Great approach to an opening. I love it. But it’s far from the only way to go. She could have started with an autobiographical introduction of the character, or a diary excerpt, or a description of Appalachia where the story takes place, or many another way. What bothers me is that because of all the “how-to” books and websites, many authors and wanna-be authors are starting their novels with obligatory, even contrived, first-line hooks. Some of these are terrific. Some—many—turn out to be gimmicks.
Roger Ebert’s review of Pulp Fiction stands out to me particularly for one comment he made: “The screenplay, by Tarantino and Roger Avary, is so well-written in a scruffy, fanzine way that you want to rub noses in it – the noses of those zombie writers who take ‘screenwriting’ classes that teach them the formulas for ‘hit films.'” Indeed, whether you loved or loathed Tarentino’s movie, you have to admit, it did not follow any formulas, though it inspired a slew of imitators.
Recently one of the big publishing houses held a contest. You were to enter your first sentence and the title of your novel. The best first sentence/title would be contacted and would receive help to moving the novel or novel-in-genesis toward completion and publication, complete with publicity, cover design, editing, and so on.
But they were judging it—looking for their next Harry Potter/Hunger Games/Twilight/Fifty Shades of Grey—based on one sentence.
You know why this is silly, don’t you? You’re going to get a lot of GREAT openings, which degenerate into muck. (Actually, the contest was promoed that way, but when you got to the actual site it turned out that while most of the weight would be on that holy first sentence, up to the first three sentences were actually permitted.)
Just to show I can in fact play this game, I entered. I typed the first three sentences from a novella I once wrote that I hope someday to turn into a full-length novel, called Death Among The Living: “I first met Death at my friend Robert’s house. Robert Hedlund—yes, the famous bass player from the band ‘Notable Haligonians’—died at the tender age of 36. An aneurism, Death told me.” Hope they enjoy it. Doesn’t tell them (or you) beans about the rest of the story, though.

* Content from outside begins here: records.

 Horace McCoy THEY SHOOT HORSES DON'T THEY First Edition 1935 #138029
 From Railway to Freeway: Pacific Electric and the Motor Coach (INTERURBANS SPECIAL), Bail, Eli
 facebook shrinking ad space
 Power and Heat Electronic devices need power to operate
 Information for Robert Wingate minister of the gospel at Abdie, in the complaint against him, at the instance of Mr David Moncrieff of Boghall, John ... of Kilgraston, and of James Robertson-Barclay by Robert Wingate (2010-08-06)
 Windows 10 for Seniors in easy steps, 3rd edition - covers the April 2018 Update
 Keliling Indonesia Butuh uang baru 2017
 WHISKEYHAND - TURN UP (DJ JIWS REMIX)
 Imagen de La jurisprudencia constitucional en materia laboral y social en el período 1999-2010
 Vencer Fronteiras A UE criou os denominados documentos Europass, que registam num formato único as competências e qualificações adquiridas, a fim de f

I suspect one reason the first page and particularly the first sentence have taken on such a paramount importance lately is that there are almost no more bookstores—in the U.S. at least—where you can browse through books, sampling as much or as little as you want. Now you can only get a taste from the online sample, and as I wrote about recently, Amazon and others are providing only the first few pages—and sometimes just the first page or a fraction thereof—from which you must decide to buy a 480-page novel.

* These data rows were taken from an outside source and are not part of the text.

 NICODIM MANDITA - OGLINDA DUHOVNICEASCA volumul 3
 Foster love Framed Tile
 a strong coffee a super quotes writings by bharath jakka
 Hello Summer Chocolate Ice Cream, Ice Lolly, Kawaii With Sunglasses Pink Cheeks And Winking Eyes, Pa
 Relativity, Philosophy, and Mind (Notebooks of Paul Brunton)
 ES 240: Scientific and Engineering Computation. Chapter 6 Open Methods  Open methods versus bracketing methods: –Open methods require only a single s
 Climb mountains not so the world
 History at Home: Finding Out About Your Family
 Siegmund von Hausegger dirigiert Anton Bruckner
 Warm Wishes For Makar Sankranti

But this solution to the very real problem of the inability to browse or listen, ironically the very opposite of what the Internet gate-keepers promised us, is a simplistic one that can very easily be gamed, and is. (Check the number of Amazon and Goodreads reviews that say, This started out great, but really went down hill after the first chapter. What happened?)
Formulas and gimmicks inexorably lead to the death of art, and a lot of art forms are in intensive care or dead right now because of this slavish adherence to them, ways of making people notice, as if we were all trained seals. The way of making people notice is to do something different. I don’t want all my books to start out with one-line hooks any more than I want all my symphonies to start out with da-da-da-duuum, even though it worked great for Beethoven—once. If we’re all in agreement, as the saying goes, then only one of us is doing the thinking.
Quentin Tarantino, I think, would agree.